Mais qui est ce Griffin ? Un défricheur passionné. Après une thèse consacrée à l’auteur de Paris est une fête, cet Américain avait travaillé des années à son grand oeuvre sur Hemingway. Il avait eu, le premier, accès à la correspondance entre le grand « Ernest » et son épouse, Mary, retrouvé un témoin capital de ses jeunes années, Bill Horne, exhumé des nouvelles inédites, écumé des archives aux quatre coins des Etats-Unis. Le propre fils de Hemingway, Jack, ne cachait pas qu’il voyait là le travail le plus juste jamais réalisé sur son père. En ce sens, PPDA a bien choisi son « modèle ». Mais Peter Griffin ne pourra goûter l' »hommage » d’un genre très particulier que lui a rendu l’ancien présentateur d’Ex Libris : comme nous l’a confirmé son éditeur américain à la fin de décembre, il n’est plus de ce monde. 

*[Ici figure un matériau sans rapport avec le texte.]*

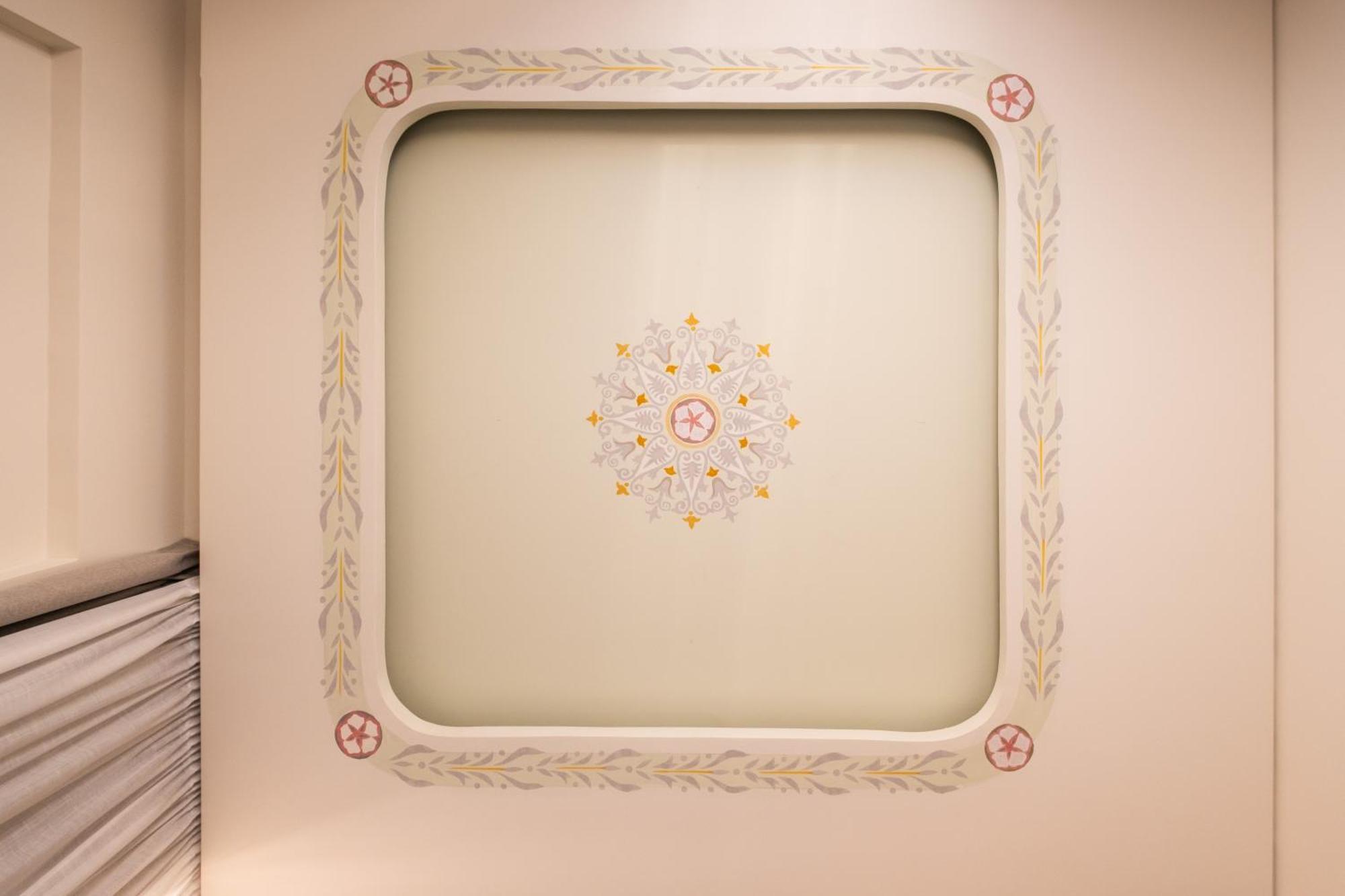 Apartamento Bouquet Luxury *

Archives, entretiens : aucune source directe n’est mentionnée

PPDA, lui, travaille plus vite. Contrairement à l’usage en vigueur chez tout biographe, l’ancienne star de TF 1 ne mentionne aucune source directe : ni archive consultée – un important fonds Hemingway est conservé à la John F. Kennedy Presidential Library, à Boston – ni entretien avec des témoins ou des spécialistes. Seule une discrète mention, étrangement placée sous les « crédits photographiques », en toute fin de sa biographie, intrigue : « Remerciements à Bernard Marck, grand spécialiste du Paris de l’entre-deux-guerres ». Etrange mention, en effet, car Bernard Marck, ancien rédacteur en chef d’Aéroports Magazine, est connu comme un historien de l’aviation, sujet auquel il a consacré de très nombreux ouvrages – il a par exemple publié un Il était une foi Mermoz (éd. Jean Picollec), en 2002, un an avant que PPDA sorte lui aussi un ouvrage consacré au célèbre aviateur, en collaboration avec son frère, Olivier. En 2006, le présentateur de TF 1 fera même d’un autre livre de Bernard Marck, Rêve de vol, son « coup de coeur » de l’émission littéraire qu’il présentait alors sur LCI. 

Marck n’a en revanche, à notre connaissance, jamais publié le moindre livre sur le « Paris de l’entre-deux-guerres ». Alors les « remerciements » de PPDA cacheraient-ils autre chose ? Bernard Marck aurait-il un peu « aidé » l’ex-présentateur du 20 Heures pour ce Hemingway ? Et lui ou un autre « collaborateur » aurait-il pillé le Griffin, sans le signaler à PPDA ? (On se souvient que Thierry Ardisson avait ainsi été « victime » d’un « nègre », qui avait recopié quelques pages d’un roman colonial, pour son Pondichéry). Ou alors, dernière hypothèse, PPDA se serait-il lui-même livré au plagiat de la biographie de Griffin, « entre minuit et quatre heures du matin », moments où, comme il l’a souvent expliqué, il a coutume d’écrire ? 

Il est vrai que ses journées ne lui laissent guère le loisir de travailler à de volumineuses biographies. Ces temps-ci, outre une émission hebdomadaire sur France 5 (La Traversée du miroir), une chronique quotidienne dans France-Soir, la direction, avec son frère Olivier, de la collection d’anthologies littéraires Mots pour mots aux éditions du Seuil et la mise en scène, l’été dernier, d’un opéra (Carmen), PPDA continue à être un écrivain prolifique. Souvent avec succès : il a ainsi obtenu le prix Interallié en 2000, pour L’Irrésolu, et s’est hissé jusqu’à la première sélection du Goncourt 2006, pour Disparaître, cosigné avec son frère. Si l’on s’en tient à la seule année 2010, il a publié un roman, cosigné deux essais, réuni huit anthologies et rédigé six préfaces… 

Cette biographie de « Big Ernest » était donc programmée pour devenir un best-seller. Les éditions Arthaud, département du groupe Flammarion, en ont d’ailleurs déjà imprimé 20 000 exemplaires, un premier tirage plutôt prometteur. Toutes les librairies de France l’attendent. A moins que l’éditeur ne se ravise au dernier moment. Et que ce plagiat ne sonne le glas d’une belle épopée littéraire.